De acordo com a denúncia apresentada pelo Ministério Público, o homicídio teria sido encomendado por César Jorge Sechi e Julinere Goulart Bentos em razão de uma disputa judicial envolvendo uma área superior a 12 mil hectares no município de Novo São Joaquim. Os investigadores apontam que os dois teriam desembolsado R$ 200 mil para a execução do crime.
Ainda conforme a acusação, os policiais militares Jackson Pereira Barbosa e Ícaro Nathan Santos Ferreira teriam atuado como intermediários entre os supostos mandantes e os executores.
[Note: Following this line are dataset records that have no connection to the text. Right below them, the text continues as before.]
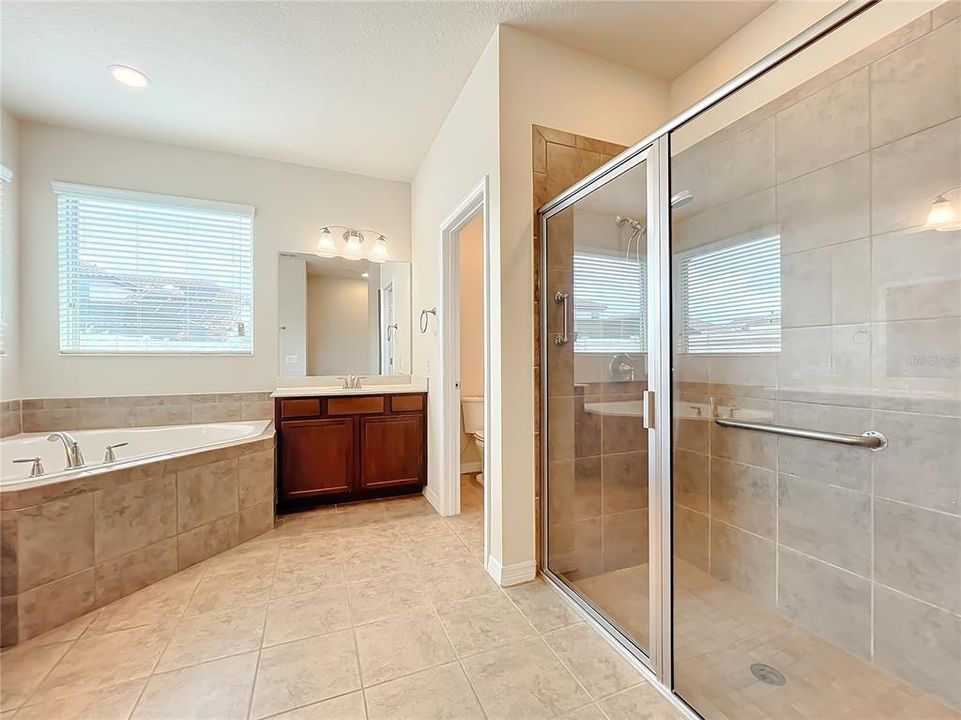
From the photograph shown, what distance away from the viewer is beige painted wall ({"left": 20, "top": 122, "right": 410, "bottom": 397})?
2785 millimetres

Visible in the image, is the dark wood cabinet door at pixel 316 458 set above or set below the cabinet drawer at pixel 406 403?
A: below

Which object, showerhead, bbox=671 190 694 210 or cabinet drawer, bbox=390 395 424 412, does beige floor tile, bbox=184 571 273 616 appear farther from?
showerhead, bbox=671 190 694 210

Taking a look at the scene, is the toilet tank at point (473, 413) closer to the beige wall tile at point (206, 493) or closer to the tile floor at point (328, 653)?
the tile floor at point (328, 653)

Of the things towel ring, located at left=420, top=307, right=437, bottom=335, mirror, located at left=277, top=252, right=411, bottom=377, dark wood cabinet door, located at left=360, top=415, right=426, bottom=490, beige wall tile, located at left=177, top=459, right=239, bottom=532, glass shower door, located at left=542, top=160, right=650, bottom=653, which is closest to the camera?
glass shower door, located at left=542, top=160, right=650, bottom=653

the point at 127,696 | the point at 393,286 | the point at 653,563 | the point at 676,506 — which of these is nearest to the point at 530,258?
the point at 676,506

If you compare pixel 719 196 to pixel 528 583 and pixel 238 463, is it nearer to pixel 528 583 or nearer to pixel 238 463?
pixel 528 583

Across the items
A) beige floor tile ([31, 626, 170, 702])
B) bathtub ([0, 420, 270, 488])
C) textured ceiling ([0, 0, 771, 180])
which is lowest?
beige floor tile ([31, 626, 170, 702])

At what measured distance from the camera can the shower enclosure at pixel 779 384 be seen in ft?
4.36

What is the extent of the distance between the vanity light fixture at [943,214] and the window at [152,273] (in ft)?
12.5

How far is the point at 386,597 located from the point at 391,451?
1382 mm

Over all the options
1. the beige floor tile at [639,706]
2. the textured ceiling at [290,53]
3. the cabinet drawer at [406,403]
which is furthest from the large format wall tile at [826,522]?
the cabinet drawer at [406,403]

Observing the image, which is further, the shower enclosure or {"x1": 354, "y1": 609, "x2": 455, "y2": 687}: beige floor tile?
{"x1": 354, "y1": 609, "x2": 455, "y2": 687}: beige floor tile

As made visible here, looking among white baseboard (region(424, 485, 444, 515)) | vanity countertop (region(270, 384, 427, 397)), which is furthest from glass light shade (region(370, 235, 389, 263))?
white baseboard (region(424, 485, 444, 515))

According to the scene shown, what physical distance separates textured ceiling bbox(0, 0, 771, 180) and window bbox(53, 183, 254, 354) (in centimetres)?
54
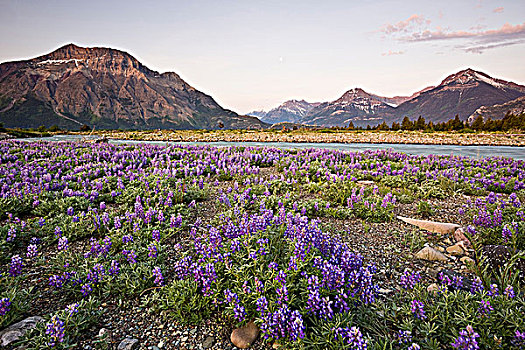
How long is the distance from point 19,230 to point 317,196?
25.8ft

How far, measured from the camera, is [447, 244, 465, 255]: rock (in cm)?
519

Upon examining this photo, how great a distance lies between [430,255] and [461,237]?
40.4 inches

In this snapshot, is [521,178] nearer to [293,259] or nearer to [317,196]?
[317,196]

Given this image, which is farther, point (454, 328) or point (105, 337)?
point (105, 337)

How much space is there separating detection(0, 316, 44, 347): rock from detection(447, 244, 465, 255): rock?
22.7 ft

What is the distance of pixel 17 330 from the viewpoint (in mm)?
3264

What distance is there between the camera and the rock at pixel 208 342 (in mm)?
3314

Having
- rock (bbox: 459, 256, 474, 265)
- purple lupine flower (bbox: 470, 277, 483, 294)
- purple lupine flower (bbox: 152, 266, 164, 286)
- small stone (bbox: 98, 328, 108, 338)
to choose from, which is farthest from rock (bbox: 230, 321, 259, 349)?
rock (bbox: 459, 256, 474, 265)

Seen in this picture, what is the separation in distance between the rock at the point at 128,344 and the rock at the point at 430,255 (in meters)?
5.02

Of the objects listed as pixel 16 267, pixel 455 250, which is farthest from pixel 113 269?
pixel 455 250

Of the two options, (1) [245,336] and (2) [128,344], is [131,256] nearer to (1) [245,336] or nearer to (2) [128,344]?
(2) [128,344]

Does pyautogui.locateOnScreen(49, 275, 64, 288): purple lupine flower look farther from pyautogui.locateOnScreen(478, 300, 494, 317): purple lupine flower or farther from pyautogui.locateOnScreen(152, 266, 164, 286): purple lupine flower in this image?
pyautogui.locateOnScreen(478, 300, 494, 317): purple lupine flower

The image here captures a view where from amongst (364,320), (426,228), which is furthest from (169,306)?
(426,228)

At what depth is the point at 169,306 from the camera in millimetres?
3729
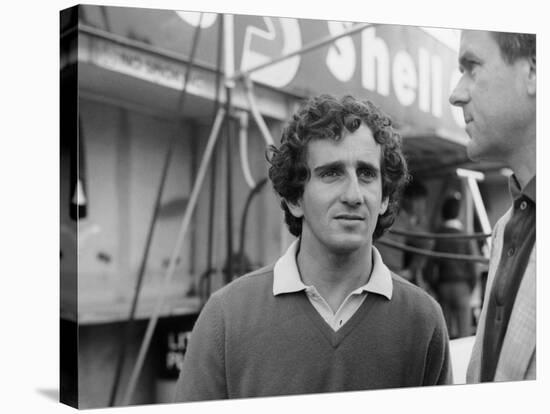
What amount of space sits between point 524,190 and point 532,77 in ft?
2.08

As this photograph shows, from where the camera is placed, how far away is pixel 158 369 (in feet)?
15.7

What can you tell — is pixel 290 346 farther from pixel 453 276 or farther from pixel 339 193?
pixel 453 276

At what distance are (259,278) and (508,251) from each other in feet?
4.94

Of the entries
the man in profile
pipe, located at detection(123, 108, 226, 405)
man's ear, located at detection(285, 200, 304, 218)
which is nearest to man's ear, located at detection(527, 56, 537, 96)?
the man in profile

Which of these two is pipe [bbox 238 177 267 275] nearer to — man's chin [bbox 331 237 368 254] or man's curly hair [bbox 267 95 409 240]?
man's curly hair [bbox 267 95 409 240]

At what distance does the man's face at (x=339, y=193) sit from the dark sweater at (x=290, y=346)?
11.7 inches

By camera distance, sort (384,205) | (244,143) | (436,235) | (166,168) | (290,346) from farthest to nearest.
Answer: (436,235), (384,205), (244,143), (290,346), (166,168)

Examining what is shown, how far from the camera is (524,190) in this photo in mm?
5559

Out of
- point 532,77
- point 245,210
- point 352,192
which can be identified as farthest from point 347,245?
point 532,77

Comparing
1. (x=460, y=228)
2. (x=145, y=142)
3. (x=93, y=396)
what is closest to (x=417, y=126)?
(x=460, y=228)

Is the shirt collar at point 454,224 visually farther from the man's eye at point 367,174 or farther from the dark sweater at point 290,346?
the man's eye at point 367,174

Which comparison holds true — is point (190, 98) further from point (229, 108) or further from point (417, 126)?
point (417, 126)

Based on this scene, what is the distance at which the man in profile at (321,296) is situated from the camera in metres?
4.84

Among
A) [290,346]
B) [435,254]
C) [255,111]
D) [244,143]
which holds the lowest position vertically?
[290,346]
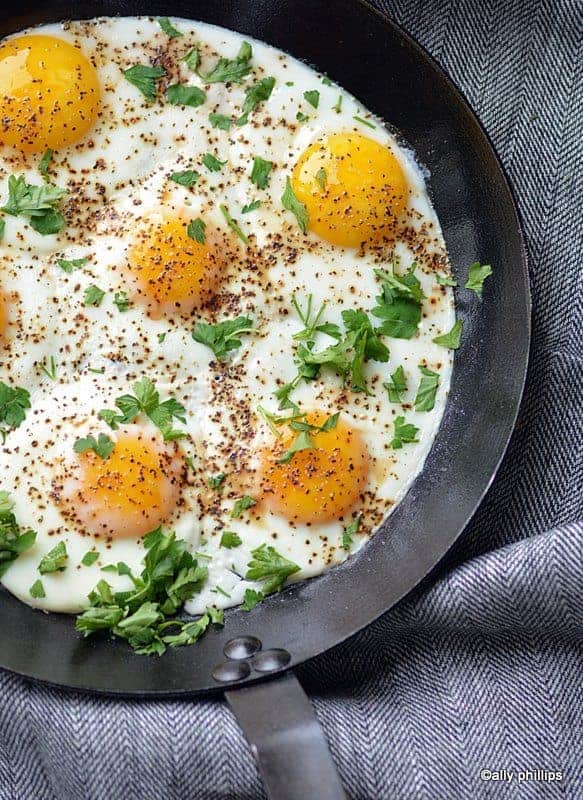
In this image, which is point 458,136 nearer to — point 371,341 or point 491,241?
point 491,241

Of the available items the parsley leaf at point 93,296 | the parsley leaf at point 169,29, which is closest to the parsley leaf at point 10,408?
the parsley leaf at point 93,296

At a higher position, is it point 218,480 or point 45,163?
point 45,163

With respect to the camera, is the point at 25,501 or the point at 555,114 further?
the point at 555,114

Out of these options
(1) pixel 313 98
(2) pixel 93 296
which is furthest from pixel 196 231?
(1) pixel 313 98

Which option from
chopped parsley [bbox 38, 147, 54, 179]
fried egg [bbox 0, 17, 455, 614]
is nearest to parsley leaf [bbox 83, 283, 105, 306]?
fried egg [bbox 0, 17, 455, 614]

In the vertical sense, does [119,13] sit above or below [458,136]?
below

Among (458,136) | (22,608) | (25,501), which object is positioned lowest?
(22,608)

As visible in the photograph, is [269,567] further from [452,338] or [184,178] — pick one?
[184,178]

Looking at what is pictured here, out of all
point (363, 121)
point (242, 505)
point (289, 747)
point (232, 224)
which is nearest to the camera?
point (289, 747)

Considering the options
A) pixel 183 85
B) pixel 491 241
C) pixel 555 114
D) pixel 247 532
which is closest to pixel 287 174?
pixel 183 85
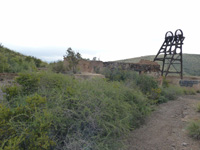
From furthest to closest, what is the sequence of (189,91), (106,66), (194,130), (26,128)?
(189,91), (106,66), (194,130), (26,128)

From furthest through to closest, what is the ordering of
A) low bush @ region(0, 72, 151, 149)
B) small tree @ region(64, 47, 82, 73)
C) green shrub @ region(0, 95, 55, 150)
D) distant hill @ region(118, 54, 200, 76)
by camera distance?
distant hill @ region(118, 54, 200, 76)
small tree @ region(64, 47, 82, 73)
low bush @ region(0, 72, 151, 149)
green shrub @ region(0, 95, 55, 150)

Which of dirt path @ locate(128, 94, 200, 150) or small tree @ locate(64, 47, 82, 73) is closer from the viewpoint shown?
dirt path @ locate(128, 94, 200, 150)

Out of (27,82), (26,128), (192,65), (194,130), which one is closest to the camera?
(26,128)

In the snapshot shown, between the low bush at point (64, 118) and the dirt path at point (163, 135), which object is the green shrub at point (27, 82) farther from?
the dirt path at point (163, 135)

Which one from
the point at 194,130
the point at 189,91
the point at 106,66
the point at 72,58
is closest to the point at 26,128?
the point at 194,130

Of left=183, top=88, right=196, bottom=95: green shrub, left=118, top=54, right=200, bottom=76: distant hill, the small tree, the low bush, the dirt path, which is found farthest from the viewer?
left=118, top=54, right=200, bottom=76: distant hill

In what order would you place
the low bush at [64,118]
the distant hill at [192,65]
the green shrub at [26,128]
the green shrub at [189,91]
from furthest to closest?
the distant hill at [192,65] < the green shrub at [189,91] < the low bush at [64,118] < the green shrub at [26,128]

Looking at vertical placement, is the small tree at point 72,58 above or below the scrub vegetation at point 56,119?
above

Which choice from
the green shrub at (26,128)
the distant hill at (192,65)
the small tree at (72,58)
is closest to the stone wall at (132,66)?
the small tree at (72,58)

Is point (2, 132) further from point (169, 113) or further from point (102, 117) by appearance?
point (169, 113)

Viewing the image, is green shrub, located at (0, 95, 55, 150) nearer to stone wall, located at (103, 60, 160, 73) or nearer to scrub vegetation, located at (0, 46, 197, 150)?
scrub vegetation, located at (0, 46, 197, 150)

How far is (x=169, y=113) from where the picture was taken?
5.43 m

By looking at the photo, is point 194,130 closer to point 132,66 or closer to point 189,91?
point 132,66

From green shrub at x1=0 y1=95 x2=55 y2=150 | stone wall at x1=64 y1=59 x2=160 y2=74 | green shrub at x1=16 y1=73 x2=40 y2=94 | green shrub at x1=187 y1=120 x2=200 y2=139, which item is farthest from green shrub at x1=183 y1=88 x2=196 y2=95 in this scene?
green shrub at x1=0 y1=95 x2=55 y2=150
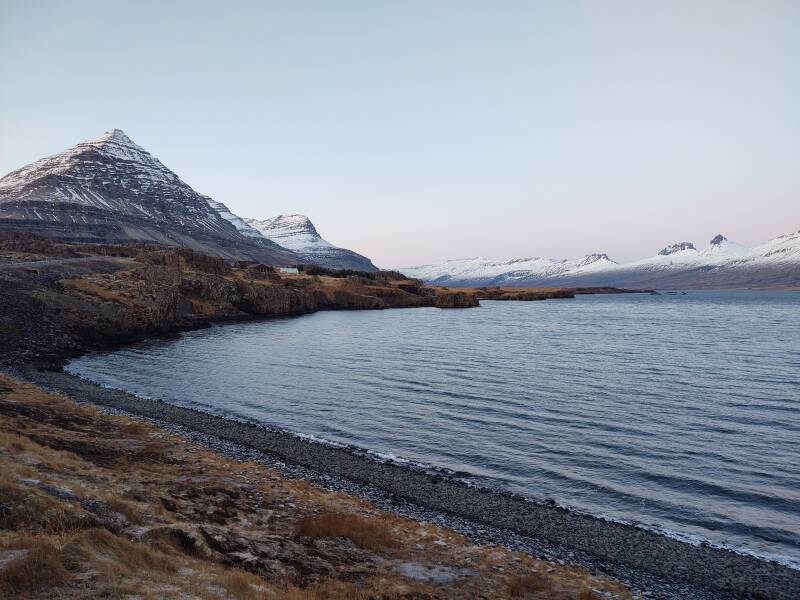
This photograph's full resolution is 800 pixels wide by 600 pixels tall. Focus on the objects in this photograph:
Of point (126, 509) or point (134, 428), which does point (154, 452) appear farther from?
point (126, 509)

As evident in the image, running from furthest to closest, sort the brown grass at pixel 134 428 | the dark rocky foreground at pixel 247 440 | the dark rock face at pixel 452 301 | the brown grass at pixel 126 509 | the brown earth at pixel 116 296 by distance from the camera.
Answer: the dark rock face at pixel 452 301, the brown earth at pixel 116 296, the brown grass at pixel 134 428, the dark rocky foreground at pixel 247 440, the brown grass at pixel 126 509

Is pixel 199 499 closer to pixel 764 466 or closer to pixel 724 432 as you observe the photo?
pixel 764 466

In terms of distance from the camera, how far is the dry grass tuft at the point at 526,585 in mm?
12773

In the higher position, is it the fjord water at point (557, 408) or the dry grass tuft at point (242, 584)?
the dry grass tuft at point (242, 584)

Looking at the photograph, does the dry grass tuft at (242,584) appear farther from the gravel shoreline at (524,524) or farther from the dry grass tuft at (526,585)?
the gravel shoreline at (524,524)

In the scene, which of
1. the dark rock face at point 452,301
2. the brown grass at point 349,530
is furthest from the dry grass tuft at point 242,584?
the dark rock face at point 452,301

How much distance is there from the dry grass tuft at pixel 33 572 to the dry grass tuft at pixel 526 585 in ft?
34.6

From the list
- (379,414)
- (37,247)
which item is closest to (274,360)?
(379,414)

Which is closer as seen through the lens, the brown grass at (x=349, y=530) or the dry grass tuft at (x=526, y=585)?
the dry grass tuft at (x=526, y=585)

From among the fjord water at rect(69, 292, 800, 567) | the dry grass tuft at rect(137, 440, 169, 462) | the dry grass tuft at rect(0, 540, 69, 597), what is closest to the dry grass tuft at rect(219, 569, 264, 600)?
the dry grass tuft at rect(0, 540, 69, 597)

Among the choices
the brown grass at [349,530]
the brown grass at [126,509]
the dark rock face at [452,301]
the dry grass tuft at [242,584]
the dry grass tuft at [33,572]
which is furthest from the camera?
the dark rock face at [452,301]

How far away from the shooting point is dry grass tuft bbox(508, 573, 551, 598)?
12.8 m

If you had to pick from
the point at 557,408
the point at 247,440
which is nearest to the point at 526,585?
the point at 247,440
O Ministério Público sustenta que ambos foram responsáveis pela articulação da ação criminosa, pelo fornecimento da arma utilizada no homicídio e pela intermediação dos pagamentos.
Além da acusação de homicídio qualificado, Jackson e Ícaro também respondem por fraude processual qualificada e abuso de autoridade, sob a suspeita de terem praticado atos destinados a dificultar o avanço das investigações.
Na decisão, o ministro Reynaldo Soares da Fonseca destacou que a denúncia descreve uma suposta organização criminosa estruturada, com divisão de tarefas entre mandantes, intermediários e executores, circunstância que, segundo ele, afasta a alegação de inépcia da acusação apresentada pela defesa.
O magistrado também observou que as investigações apontam para um homicídio supostamente encomendado em meio a um conflito fundiário e que há elementos indicando a participação de diversos agentes, inclusive integrantes das forças de segurança pública.
Recentemente, a Justiça de Mato Grosso pronunciou César Jorge Sechi, Julinere Goulart Bentos, Jackson Pereira Barbosa e Ícaro Nathan Santos Ferreira para julgamento pelo Tribunal do Júri. O juiz João Bosco Soares da Silva acolheu a tese do Ministério Público de que o assassinato de Renato Nery teria sido planejado e executado de forma organizada, com divisão de funções entre os envolvidos.
Renato Nery tinha 72 anos quando foi morto em julho de 2024 quando estava em frente ao escritório em que trabalhava, na avenida Fernando Corrêa da Costa.